• **Text excerpt**:
◆ ◆ ◆

People living with HIV (PLWH) who are also experiencing homelessness are much more likely to die than those with stable housing. A lack of stable housing is like an anvil, weighing down a person who must focus on day-to-day survival, and making appointments with HIV specialists a lower priority. Substance use and inability to adhere to treatment add to the vulnerability.
One prospective cohort study, recently published in the medical journal AIDS), evaluated a safety net program in San Francisco that included wraparound services and strategies to reduce barriers to care among people living with HIV and get this population on treatment.
San Francisco General Hospital’s Ward 86 HIV Clinic was the setting for the study, which looked at how the new program—called POP-UP (which is short for Positive-health On-site Program for Unstably-housed Populations)—improved outcomes for homeless and housing-unstable patients between January 2019 and February 2020.
Out of 152 people who met the study criteria (PLWH who were viremic or not on antiretrovirals, and who had missed at least one primary care appointment and two drop-in visits to Ward 86 within the past year), 75 enrolled. Of that 75, more than three quarters had a mental health diagnosis, and all had a substance use disorder, primarily involving methamphetamines. Half were experiencing street, rather than shelter-based, homelessness.
“These folks are a very high-risk population,” said the study’s lead author, Elizabeth Imbert, M.D., M.P.H., an associate professor of medicine at Zuckerberg San Francisco General Hospital and the clinical lead of POP-UP. Imbert said goal of the program was to reduce barriers to care and to build trust. They did so by prioritizing the availability of:
- Drop in, rather than scheduled services. A patient could come in any afternoon for any reason.
- A small multi-disciplinary team, including a navigator, HIV specialist, and nurses who discuss their patients in a weekly case conference.
- Meds available right at the clinic.
- A psychiatrist available for phone consultation during the visit.
- Substance use treatment, if requested.
- Incentives, including $10 gift cards per week, and a $25 card for achieving the milestone of viral suppression.
- Housing assistance.
To decide how to design services, the team relied on a discrete choice experiment which showed that this population valued personal relationships with team members and drop-in convenience more highly than financial incentives. Offering drop-in services, where a patient could see anyone they wanted to during operating hours, lowered the clinical structural barriers that kept many out of care. Two-way texting (for those with cell phones) helped build trust and improve adherence.
The results: 79% of enrolled participants restarted their antiretroviral therapy within a week of enrolling, 55% were virally suppressed after six months, and 90% came for follow-ups within three months.

◆ ◆ ◆

• **Supplied data**:
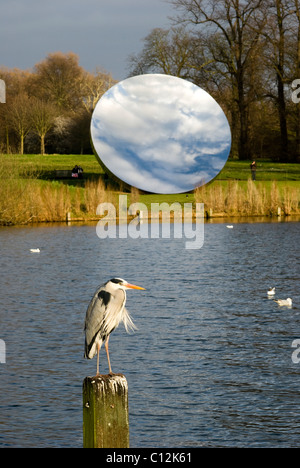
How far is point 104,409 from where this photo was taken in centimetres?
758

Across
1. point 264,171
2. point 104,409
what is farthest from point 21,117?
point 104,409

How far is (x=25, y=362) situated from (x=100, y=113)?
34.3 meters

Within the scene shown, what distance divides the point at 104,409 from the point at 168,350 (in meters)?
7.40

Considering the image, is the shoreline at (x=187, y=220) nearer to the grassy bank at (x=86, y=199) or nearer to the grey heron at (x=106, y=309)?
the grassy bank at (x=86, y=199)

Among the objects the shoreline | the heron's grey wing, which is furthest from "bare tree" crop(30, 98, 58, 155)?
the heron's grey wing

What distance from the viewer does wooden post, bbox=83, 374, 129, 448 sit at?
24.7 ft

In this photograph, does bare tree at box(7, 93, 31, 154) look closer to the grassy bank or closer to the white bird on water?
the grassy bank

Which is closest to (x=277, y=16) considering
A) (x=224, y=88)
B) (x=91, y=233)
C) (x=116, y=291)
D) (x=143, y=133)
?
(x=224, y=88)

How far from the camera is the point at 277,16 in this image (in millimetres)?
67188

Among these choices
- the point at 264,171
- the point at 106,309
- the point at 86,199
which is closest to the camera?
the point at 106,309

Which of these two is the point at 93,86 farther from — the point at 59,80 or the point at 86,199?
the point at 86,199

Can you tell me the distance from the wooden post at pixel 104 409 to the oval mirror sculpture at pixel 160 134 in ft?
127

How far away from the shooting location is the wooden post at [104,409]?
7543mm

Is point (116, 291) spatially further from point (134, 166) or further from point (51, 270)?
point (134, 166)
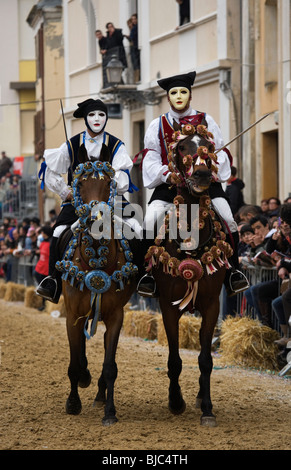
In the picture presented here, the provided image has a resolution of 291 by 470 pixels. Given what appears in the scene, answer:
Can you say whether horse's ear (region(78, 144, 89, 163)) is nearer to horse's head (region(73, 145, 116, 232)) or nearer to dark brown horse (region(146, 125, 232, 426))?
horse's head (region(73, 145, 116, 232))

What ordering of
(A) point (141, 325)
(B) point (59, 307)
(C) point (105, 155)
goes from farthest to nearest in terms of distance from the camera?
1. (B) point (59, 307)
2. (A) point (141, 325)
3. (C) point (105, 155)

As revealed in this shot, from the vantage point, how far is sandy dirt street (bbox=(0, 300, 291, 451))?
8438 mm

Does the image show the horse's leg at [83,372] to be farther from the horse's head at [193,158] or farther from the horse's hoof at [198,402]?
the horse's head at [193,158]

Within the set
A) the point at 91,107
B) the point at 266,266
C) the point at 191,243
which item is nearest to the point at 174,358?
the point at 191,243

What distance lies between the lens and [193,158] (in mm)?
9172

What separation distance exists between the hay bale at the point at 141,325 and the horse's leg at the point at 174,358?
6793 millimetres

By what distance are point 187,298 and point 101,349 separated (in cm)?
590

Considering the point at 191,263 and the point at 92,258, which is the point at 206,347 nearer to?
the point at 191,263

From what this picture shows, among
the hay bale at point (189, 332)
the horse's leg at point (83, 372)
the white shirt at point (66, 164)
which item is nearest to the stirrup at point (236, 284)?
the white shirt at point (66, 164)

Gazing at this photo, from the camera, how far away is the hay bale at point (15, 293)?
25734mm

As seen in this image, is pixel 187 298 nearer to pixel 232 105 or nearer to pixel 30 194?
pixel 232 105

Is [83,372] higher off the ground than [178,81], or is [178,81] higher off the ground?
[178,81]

◆ ◆ ◆

• **List of tasks**:
• A. Translate this sentence from the article on the POP-UP program into Spanish: "Half were experiencing street, rather than shelter-based, homelessness."
• B. Please carry the article on the POP-UP program forward from its final sentence.

• **Responses in order**:
• A. La mitad vivía en situación de calle, y no en albergues.

• B.
Imbert told TheBodyPro that with a small team, it’s possible to develop relationships with patients and learn how their health goals and priorities fit into their lives. “A lot of the interventions, such as frequent contact and incentives, had been standard [at Ward 86],” she said. “The POP-UP clinic tries to rethink the care you’re already providing, making it easier to meet all of their needs.” Even soup and snacks are offered in the clinic, she added.
POP-UP continues to operate; it stayed open even during COVID-19 lockdowns, with additional safety protocols. Imbert said that, while viral suppression overall dipped for Ward 86 during lockdown, overall suppression remained stable for POP-UP users. “We found that for this population, telehealth doesn’t necessarily work,” she noted. “Not everyone has a cell phone.”
Although substance use treatment is an option at POP-UP, it is not pushed on patients. “We use a harm reduction model, including safe injections and overdose prevention methods,” Imbert said. The team did not track whether study participants started treatment for substance use.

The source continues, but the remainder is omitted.